Once I pulled into my parking space, my mind, fueled by the first cup of coffee I had sipped greedily on the drive, was fully engaged in the day’s instruction. What did I need to pull up on my screen? Did anything need to be printed? Was there a student I needed to speak to? Was a parent already waiting to meet with me?

I launched out of the car, grabbing bags full of papers, lunch, and a change of clothes, climbed two flights of stairs, unlocked my classroom door, and began the perpetual motion of the day — straightening desks, erasing and writing messages on the white board, wiping down surfaces, checking displays, and moving stacks of paper — so many stacks of paper.

In my classroom, students entered knowing that I would expect their engagement, their participation, and at least feigned interest in whatever essay we were writing, poem we were analyzing, or story we were reading. I loved the content I was teaching — composition, poetry, literature — and I operated under the assumption that if I threw all my passion into my teaching, that love I have for the content would spill over onto my students.

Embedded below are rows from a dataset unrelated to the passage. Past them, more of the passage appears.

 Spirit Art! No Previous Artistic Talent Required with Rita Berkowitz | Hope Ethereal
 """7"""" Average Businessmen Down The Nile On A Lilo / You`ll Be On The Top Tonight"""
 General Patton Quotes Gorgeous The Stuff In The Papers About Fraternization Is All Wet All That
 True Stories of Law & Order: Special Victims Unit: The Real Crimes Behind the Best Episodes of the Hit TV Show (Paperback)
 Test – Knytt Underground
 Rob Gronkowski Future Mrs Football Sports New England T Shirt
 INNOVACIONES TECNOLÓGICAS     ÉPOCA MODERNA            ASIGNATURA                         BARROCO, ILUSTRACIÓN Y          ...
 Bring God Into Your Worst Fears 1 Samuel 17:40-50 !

However, along with all my passion, I threw all my energy, all my resources, all my emotions, all of my self into the hours of the school day, and then when the bell rang at the end of the day, I didn’t sit down and take a rest. No — I found another gear and kept going. In the early days, I accompanied two of my children to cross country practice, ran their drills with them — all of their drills — and then drove them home. I finished preparing dinner for the family, washed dishes, showered, did laundry, responded to needs and demands, and sometimes even did more school work.

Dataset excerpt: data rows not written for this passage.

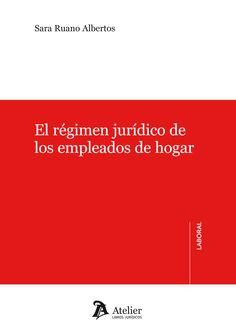 Ruano Albertos, Sara. El régimen jurídico de los empleados de hogar. Atelier, 2013.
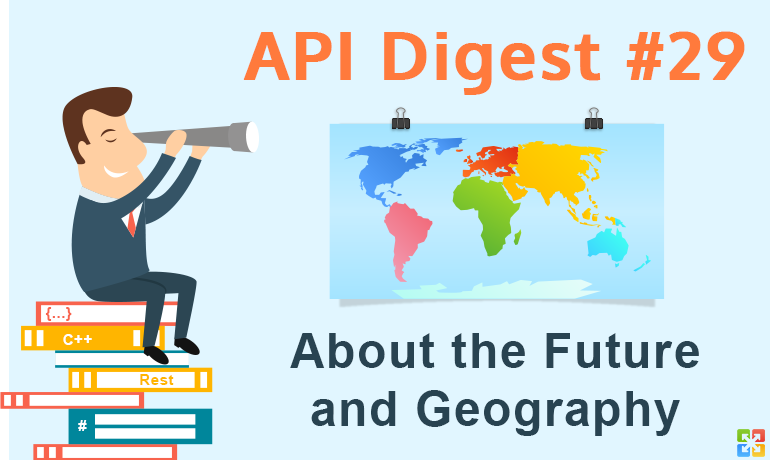 API Digest #29: About the Future and Geography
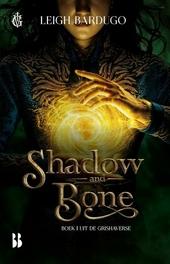 Shadow and Bone : schim en schaduw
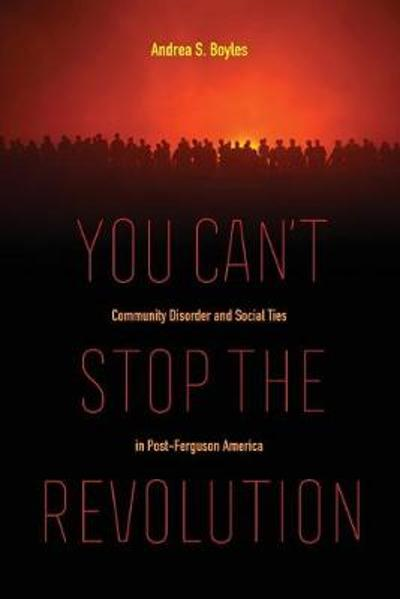 You Can't Stop the Revolution - Andrea S. Boyles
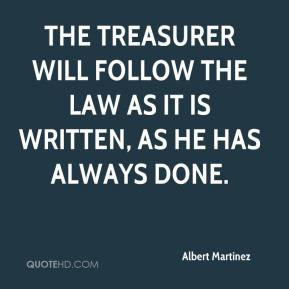The treasurer will follow the law as it is written, as he has always done.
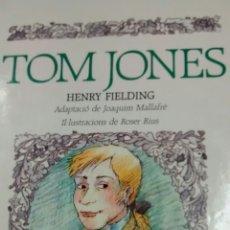 Libros de segunda mano: TOM JONES DE HENRY FIELDING (PROA). Lote 161362058
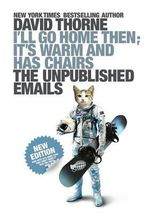 I'll Go Home Then, it's Warm and Has Chairs : The Unpublished Emails - David Thorne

I don’t think there was ever a day that I didn’t make sure everyone had their physical needs met for the next day, but I am quite sure that I routinely missed checking in with their emotional needs — seeing the hurts they experienced throughout the day, stopping in my tracks to give them a hug, or taking the time to just sit in their presence and be. I know I missed doing all of that.

Sure, I got up early on Saturdays, went for run, drove to the outdoor market to buy fresh produce, picked up enough groceries to feed a small army of teenagers, and made sure the house was picked up, vacuumed, and wiped down, but did I, on those packed Saturdays, parent my children? come beside them in their own personal struggles? help them access their emotions? or did I merely model how to power through?

I’ve had to come to terms with the harsh reality that what my children ultimately saw from watching their mom power through for 10 years in a high school classroom was that she couldn’t sustain it. She was a tough old bird, and she kept that pace going strong for about 9 of those years, but that last year? Whew! That last year’s performance was strictly mediocre. Very average. Just so-so.

The body can only take so much powering through. And when it has had enough, it will shut right down on you. My most important students, the ones who lived in my house with me, learned that lesson right along with me. They learned that when you power through and fail to attend to your emotional and spiritual health, when you try by the force of your own will to do all the things for all the people, you miss some of the most precious parts of life — the face to face, nose-to-nose, cheek-to-cheek moments that give life meaning.

For the past six years, I have been sitting with that reality and tending to my body and to my emotions — intentional every day tending in the form of yoga, writing, therapy, massage, walking, talking, and sitting with all of the joy, hurt, pain, love, anger, sadness, and happiness that life has brought because of and in spite of my actions.

I have experienced so. much. healing.

And so, though my children all now live in their own homes and I have lost my in-person chance to model a better way for them, I am going into the classroom this time with re-set expectations for myself and for my students. I will be doing things differently.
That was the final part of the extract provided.